N’Djamena, le 25 février 2025 – Dans un mouvement significatif au sein des sphères sécuritaires tchadiennes, le Maréchal Mahamat Idriss Déby, président de la République, a signé hier un décret présidentiel marquant un tournant pour la Direction générale des Renseignements et des Investigations (DGRI). Par cette décision, le Général de Division Abdou Idriss Sorgouno a été nommé à la tête de cette institution stratégique, succédant ainsi au Général de Corps d’Armée Brahim Mahamat Seid, en poste depuis janvier 2024.
Sorgouno : un changement à la tête des Renseignements
La nomination d’Abdou Idriss Sorgouno intervient dans un contexte où le Tchad continue de naviguer entre défis sécuritaires internes et pressions régionales. Le général Sorgouno, figure bien connue dans les cercles militaires, apporte avec lui une expérience solide, notamment acquise en tant que directeur général adjoint de la DGRI sous l’ancienne direction. Cette promotion n’est pas une surprise pour les observateurs avertis, qui voyaient en lui un successeur naturel, compte tenu de son implication passée dans les rouages de l’appareil de renseignement tchadien.
Le président n’a pas écarté le général Brahim Mahamat Seid sans honneur. Immédiatement après son limogeage, il l’a désigné comme son conseiller spécial, un poste qui témoigne de la confiance continue que lui accorde le chef de l’État. Cette transition rapide illustre une volonté de maintenir une certaine continuité tout en insufflant un nouvel élan à la DGRI.

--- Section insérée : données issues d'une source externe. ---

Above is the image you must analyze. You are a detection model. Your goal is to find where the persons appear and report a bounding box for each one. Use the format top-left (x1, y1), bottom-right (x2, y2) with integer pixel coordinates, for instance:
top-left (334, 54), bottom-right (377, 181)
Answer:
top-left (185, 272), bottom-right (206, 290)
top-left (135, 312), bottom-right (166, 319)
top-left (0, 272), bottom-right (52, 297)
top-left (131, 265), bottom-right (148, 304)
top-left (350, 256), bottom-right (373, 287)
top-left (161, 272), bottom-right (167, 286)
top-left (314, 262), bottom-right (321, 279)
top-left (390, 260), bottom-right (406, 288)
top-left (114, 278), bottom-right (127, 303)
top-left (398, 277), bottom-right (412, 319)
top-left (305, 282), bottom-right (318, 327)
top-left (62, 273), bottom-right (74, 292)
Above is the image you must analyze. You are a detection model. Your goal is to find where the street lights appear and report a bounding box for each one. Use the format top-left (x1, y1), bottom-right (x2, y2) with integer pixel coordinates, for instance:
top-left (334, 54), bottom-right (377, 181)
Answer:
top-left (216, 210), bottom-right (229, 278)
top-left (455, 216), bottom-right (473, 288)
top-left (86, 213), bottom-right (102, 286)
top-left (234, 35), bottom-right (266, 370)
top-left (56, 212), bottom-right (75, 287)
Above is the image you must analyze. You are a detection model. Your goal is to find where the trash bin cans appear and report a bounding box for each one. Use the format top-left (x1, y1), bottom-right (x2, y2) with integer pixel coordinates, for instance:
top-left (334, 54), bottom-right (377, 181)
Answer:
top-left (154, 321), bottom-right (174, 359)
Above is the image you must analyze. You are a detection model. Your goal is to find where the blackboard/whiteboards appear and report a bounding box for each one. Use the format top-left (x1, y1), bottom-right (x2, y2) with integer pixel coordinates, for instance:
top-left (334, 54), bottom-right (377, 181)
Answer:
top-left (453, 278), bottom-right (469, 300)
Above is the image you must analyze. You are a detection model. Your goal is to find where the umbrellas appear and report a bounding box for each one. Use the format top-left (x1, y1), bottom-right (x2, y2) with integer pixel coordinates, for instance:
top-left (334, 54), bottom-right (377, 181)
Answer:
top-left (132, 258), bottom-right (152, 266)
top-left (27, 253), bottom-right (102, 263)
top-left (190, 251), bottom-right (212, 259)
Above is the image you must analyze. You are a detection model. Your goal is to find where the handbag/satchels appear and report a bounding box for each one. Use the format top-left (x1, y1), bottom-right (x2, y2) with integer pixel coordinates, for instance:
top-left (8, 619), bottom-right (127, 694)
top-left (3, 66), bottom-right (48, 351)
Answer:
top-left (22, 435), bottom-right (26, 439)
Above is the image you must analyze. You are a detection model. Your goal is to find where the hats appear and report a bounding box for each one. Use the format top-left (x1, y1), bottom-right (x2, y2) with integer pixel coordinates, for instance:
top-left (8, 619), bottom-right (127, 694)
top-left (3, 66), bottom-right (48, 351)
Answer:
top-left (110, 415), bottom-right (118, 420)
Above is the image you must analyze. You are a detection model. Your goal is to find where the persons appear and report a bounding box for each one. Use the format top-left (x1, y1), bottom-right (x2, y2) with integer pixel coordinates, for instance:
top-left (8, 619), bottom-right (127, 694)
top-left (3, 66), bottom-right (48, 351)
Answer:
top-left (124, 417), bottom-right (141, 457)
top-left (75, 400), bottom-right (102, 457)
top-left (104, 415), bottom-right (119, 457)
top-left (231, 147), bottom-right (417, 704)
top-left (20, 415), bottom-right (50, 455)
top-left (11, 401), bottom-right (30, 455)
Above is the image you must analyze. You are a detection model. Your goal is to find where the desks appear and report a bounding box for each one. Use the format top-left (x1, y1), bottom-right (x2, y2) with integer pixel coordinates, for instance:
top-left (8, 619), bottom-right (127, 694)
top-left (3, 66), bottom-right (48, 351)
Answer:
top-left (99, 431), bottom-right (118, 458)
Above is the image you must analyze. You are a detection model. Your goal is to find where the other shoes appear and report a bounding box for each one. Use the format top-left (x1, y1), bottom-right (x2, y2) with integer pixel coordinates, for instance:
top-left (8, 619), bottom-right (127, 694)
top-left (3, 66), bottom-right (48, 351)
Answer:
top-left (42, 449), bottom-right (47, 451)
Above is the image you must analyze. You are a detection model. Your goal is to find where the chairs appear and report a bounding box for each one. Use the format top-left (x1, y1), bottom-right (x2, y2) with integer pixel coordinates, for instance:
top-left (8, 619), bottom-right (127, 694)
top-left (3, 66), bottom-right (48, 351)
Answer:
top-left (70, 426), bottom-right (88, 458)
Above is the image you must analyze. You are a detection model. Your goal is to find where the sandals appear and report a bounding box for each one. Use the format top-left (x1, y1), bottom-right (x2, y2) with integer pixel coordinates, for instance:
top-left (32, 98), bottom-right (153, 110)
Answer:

Sorgouno : une carrière au service de la sécurité nationale
Abdou Idriss Sorgouno n’est pas un novice dans le domaine de la sécurité. Avant cette nomination, il avait déjà occupé des postes clés, notamment celui de directeur général adjoint des Renseignements et Investigations, nommé par un décret datant du 10 novembre 2022. Il a gravi progressivement les échelons de la hiérarchie au sein des forces de sécurité tchadiennes, malgré les turbulences qui ont jalonné son parcours. En effet, des rapports antérieurs ont fait état d’une suspension temporaire de ses fonctions pour « manquements professionnels », selon une note du ministère de la Sécurité publique, bien que les détails de cette affaire restent flous.
Ce passé contrasté n’a toutefois pas entravé sa progression. Sa nomination au poste de directeur général semble refléter une reconnaissance de ses compétences opérationnelles et de sa capacité à gérer les défis complexes auxquels fait face le Tchad, notamment la menace persistante des groupes armés dans la région du Sahel et les tensions politico-sociales internes.
Un contexte politique et sécuritaire tendu
Cette décision intervient à un moment où le président Mahamat Idriss Déby, récemment élevé au rang de Maréchal, consolide son emprise sur les institutions clés du pays. Élu en mai 2024 à l’issue d’un scrutin controversé, puis intronisé Maréchal en décembre de la même année, il multiplie les ajustements au sein de l’appareil sécuritaire. Quelques mois plus tôt, en octobre 2024, les autorités ont remplacé plusieurs hauts responsables de la police, de la gendarmerie et de l’armée, signe d’une restructuration plus large orchestrée depuis le palais présidentiel.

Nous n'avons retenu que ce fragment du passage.